JAKARTA, mading.com - Warga negara China bernama Wei Shang ditangkap petugas Imigrasi Makassar saat hendak melarikan diri melalui Bandara Internasional Hasanuddin, Sulawesi Selatan, Senin (14/9/2026). Penindakan itu berkaitan dengan dugaan aktivitas spearfishing ilegal dengan memburu dan memakan penyu di kawasan konservasi perairan Piaynemo, Raja Ampat. Wei kini dibawa kembali ke Sorong untuk menjalani pemeriksaan lebih mendalam terkait perburuan dan penyantapan satwa yang dilindungi tersebut.

Kasus ini mencuat dari rekaman yang beredar di media sosial berbahasa Mandarin. Dalam video itu, seorang penyelam yang dilengkapi peralatan selam terlihat membawa speargun dan mengarahkannya kepada seekor penyu di sekitar terumbu karang, dengan dugaan kejadian berlangsung di Piaynemo pada 9–11 September 2026. Perhatian publik makin besar dan marah setelah muncul dokumentasi lain yang diduga memperlihatkan penyu tersebut telah mati dan diolah menjadi makanan.

Informasi mengenai aktivitas dan konten video kemudian ditelusuri oleh petugas konservasi Raja Ampat. Dari penelusuran itu, sosok yang diduga berada dalam rekaman diidentifikasi sebagai warga negara China yang berprofesi sebagai instruktur selam. Pemerintah Kabupaten Raja Ampat lalu meminta bantuan untuk mencegah Wei meninggalkan Indonesia demi memastikan proses pemeriksaan terhadap dugaan pelanggaran tersebut dapat dilakukan.

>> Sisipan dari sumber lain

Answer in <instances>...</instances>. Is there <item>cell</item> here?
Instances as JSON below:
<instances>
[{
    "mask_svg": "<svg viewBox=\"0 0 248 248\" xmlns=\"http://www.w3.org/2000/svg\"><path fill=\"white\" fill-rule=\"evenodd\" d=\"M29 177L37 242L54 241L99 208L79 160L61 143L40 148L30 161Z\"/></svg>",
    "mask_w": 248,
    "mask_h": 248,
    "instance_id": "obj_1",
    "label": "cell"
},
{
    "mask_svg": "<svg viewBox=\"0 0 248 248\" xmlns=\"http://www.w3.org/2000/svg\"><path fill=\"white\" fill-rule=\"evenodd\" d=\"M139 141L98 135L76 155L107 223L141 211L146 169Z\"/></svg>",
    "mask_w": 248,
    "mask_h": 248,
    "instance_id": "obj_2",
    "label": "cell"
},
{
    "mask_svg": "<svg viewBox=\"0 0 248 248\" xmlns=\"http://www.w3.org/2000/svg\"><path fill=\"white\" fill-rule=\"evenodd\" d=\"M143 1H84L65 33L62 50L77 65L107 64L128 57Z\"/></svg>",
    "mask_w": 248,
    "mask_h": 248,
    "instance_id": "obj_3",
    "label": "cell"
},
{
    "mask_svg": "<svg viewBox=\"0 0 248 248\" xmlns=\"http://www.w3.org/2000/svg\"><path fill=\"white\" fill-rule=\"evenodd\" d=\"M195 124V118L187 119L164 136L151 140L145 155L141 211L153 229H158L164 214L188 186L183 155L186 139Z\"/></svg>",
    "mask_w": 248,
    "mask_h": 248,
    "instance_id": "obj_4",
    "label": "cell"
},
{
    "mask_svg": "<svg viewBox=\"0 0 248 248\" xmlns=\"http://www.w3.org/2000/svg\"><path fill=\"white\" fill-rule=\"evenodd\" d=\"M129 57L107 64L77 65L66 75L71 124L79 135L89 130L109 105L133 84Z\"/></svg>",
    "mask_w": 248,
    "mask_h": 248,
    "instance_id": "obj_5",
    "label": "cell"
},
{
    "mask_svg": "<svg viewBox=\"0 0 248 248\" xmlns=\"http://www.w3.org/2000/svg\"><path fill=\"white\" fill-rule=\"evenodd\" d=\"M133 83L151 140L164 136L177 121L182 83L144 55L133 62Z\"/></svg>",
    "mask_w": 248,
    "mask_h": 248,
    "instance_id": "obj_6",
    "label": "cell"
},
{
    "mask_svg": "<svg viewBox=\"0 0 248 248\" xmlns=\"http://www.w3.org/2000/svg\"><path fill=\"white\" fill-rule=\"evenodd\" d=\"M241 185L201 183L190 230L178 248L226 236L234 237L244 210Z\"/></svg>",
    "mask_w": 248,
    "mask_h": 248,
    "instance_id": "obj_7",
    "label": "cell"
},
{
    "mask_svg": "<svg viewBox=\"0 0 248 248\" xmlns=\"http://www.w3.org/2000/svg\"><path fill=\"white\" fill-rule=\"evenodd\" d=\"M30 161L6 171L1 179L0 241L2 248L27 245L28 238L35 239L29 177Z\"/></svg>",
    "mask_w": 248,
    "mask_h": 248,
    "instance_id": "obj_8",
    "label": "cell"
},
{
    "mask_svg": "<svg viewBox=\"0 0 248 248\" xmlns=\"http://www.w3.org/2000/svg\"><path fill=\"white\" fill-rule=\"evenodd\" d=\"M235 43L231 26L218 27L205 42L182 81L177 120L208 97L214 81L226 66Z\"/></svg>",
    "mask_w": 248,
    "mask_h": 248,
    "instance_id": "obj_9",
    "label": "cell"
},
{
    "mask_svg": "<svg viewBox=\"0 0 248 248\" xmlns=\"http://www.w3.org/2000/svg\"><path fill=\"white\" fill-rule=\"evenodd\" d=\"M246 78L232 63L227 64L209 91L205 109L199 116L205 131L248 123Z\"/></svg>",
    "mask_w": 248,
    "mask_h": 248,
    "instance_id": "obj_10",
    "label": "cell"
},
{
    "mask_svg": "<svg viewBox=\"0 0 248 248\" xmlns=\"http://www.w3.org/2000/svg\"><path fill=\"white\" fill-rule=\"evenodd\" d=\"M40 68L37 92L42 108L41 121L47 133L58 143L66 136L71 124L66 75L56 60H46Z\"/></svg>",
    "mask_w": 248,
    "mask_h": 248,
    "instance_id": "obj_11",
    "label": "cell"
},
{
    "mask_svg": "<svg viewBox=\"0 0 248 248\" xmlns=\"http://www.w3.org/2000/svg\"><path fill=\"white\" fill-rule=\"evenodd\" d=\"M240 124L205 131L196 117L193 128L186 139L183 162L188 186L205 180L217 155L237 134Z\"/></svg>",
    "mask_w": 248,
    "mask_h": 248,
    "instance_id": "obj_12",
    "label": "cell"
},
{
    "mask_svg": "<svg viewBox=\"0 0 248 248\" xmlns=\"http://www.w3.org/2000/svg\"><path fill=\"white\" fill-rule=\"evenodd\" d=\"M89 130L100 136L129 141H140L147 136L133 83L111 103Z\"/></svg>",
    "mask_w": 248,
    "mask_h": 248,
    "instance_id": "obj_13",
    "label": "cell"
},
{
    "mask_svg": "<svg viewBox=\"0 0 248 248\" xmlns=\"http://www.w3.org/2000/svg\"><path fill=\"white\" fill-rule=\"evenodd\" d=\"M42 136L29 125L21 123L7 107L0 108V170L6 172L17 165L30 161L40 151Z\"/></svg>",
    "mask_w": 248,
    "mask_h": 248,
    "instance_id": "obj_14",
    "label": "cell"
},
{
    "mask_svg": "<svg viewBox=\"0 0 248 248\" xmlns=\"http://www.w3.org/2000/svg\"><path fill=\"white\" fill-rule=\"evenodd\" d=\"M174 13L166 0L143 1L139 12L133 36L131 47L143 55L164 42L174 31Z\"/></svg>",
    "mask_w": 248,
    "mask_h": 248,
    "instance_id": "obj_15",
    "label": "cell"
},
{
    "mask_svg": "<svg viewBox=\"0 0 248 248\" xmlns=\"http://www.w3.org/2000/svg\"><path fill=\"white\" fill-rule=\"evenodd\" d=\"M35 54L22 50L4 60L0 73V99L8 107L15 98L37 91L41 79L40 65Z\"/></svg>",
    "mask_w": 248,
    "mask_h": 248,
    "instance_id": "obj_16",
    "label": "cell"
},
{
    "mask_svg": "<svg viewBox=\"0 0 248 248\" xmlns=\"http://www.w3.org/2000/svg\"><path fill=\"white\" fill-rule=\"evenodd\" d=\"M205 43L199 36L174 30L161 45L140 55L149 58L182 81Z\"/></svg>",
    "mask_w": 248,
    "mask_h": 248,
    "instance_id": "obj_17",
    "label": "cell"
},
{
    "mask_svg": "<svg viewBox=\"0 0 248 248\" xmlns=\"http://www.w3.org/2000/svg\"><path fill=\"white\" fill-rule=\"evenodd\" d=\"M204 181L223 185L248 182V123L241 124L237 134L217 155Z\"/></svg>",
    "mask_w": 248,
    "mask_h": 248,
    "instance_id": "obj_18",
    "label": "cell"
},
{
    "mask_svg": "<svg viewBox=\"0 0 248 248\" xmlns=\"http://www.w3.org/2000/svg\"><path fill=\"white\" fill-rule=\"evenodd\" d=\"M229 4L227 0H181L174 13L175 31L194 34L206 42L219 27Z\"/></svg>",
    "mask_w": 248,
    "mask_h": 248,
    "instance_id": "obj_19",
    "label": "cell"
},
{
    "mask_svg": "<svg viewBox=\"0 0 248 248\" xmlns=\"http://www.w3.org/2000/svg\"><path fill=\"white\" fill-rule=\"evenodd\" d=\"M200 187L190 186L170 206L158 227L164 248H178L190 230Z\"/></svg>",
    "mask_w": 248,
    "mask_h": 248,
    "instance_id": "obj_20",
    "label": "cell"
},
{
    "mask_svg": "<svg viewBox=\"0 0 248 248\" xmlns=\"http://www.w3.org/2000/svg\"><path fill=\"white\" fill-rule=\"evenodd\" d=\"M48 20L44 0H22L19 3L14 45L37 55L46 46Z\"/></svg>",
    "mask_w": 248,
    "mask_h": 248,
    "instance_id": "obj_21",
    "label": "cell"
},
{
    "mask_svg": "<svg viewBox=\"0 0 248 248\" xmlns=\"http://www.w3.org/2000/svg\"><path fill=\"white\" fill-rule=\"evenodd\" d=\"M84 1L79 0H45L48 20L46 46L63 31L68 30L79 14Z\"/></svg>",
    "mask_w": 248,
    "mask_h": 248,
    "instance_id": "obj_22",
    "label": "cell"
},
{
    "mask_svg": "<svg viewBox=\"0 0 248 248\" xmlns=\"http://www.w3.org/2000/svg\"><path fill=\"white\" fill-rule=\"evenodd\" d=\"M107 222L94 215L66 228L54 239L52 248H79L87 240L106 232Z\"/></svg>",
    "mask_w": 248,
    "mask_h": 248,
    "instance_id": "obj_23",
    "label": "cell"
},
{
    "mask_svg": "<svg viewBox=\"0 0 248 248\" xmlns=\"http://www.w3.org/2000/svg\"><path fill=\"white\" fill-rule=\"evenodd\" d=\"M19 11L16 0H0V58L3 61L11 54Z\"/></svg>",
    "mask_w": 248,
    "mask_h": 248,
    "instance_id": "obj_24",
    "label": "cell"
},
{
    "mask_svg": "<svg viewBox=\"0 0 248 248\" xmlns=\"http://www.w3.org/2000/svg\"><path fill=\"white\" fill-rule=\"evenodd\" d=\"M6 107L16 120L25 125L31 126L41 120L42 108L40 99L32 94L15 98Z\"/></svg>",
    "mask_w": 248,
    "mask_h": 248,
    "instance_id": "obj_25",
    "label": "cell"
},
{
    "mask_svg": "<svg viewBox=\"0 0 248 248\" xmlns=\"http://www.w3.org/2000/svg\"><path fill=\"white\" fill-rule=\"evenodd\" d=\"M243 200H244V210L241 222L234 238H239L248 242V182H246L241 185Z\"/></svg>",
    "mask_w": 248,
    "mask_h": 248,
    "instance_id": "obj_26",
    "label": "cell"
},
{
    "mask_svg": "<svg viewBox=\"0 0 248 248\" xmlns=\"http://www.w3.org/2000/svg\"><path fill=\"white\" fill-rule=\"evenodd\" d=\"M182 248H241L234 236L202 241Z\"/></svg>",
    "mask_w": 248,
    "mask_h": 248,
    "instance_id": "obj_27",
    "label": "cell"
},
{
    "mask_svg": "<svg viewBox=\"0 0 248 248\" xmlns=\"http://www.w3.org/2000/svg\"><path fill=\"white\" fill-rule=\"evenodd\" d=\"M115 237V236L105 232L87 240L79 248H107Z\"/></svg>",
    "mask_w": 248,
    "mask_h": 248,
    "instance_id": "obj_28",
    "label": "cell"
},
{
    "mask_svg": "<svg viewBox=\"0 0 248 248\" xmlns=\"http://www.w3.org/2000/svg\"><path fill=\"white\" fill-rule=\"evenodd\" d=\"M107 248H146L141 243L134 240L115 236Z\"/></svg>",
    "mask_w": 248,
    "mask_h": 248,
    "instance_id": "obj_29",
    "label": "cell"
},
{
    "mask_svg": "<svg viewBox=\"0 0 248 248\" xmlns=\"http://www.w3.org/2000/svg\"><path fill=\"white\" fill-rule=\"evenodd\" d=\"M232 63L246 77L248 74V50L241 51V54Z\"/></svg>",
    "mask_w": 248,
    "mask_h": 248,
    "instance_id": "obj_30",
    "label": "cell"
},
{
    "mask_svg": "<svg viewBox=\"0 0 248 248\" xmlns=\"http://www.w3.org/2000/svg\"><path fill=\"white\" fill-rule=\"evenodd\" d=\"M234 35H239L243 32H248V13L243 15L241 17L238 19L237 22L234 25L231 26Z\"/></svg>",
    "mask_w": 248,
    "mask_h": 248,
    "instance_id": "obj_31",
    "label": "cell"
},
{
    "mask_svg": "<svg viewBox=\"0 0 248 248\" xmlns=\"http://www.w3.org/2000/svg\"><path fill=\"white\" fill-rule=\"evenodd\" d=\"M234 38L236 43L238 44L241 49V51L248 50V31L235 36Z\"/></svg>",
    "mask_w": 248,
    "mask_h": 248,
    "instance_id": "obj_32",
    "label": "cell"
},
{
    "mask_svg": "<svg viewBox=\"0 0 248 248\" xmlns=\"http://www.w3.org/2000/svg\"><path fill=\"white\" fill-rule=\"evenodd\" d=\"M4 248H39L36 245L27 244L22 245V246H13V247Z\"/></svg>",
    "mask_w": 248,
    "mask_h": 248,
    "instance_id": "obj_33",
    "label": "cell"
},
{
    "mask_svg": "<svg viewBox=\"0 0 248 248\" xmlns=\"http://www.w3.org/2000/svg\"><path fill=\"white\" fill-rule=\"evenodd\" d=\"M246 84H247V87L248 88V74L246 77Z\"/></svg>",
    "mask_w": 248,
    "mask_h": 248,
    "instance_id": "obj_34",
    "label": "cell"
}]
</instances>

Pergerakan Wei mulai terpantau ketika berada di wilayah Sulawesi Selatan dan hendak melakukan perjalanan melalui Bandara Internasional Hasanuddin. Dirjen Imigrasi Hendarsam Marantoko mengatakan Wei telah masuk dalam daftar of interest sehingga petugas dapat melakukan pengamanan ketika sistem mendeteksi rencana keberangkatannya. “Sejak awal pergerakan Wei telah terpantau melalui sistem informasi pelayanan penumpang atau SIPP,” kata Hendarsam.

WS kemudian dibawa kembali ke Kantor Imigrasi Sorong pada Rabu (16/9/2026) untuk menjalani pemeriksaan lanjutan. Petugas Imigrasi akan menggali keterangan dan mengumpulkan dokumen pendukung dengan melibatkan Pemerintah Kabupaten Raja Ampat.

Siapa Wei Shang?
Wei Shang disebut merupakan instruktur dan pelatih selam bersertifikasi AIDA International dan SSI React Right yang tinggal di Sydney, Australia. Berdasarkan informasi di media sosialnya, ia memiliki pengalaman lebih dari satu dekade sebagai pelatih selam dan pernah mengajar teknik menyelam di sejumlah lokasi, termasuk Indonesia dan Malaysia. Adapun satwa yang diduga menjadi sasaran dalam kasus ini adalah penyu sisik (Eretmochelys imbricata), yang menurut bahan yang diberikan berstatus critically endangered atau sangat terancam punah berdasarkan IUCN.

Belum ada kepastian mengenai sanksi yang akan dikenakan kepada Wei karena proses pemeriksaan dan pembuktian masih berlangsung. Keterkaitan Wei dengan seluruh foto dan video yang beredar juga masih harus dibuktikan melalui penyelidikan resmi. Kasus ini menjadi perhatian karena dugaan perburuan tersebut terjadi di kawasan Raja Ampat yang dikenal sebagai wilayah konservasi laut.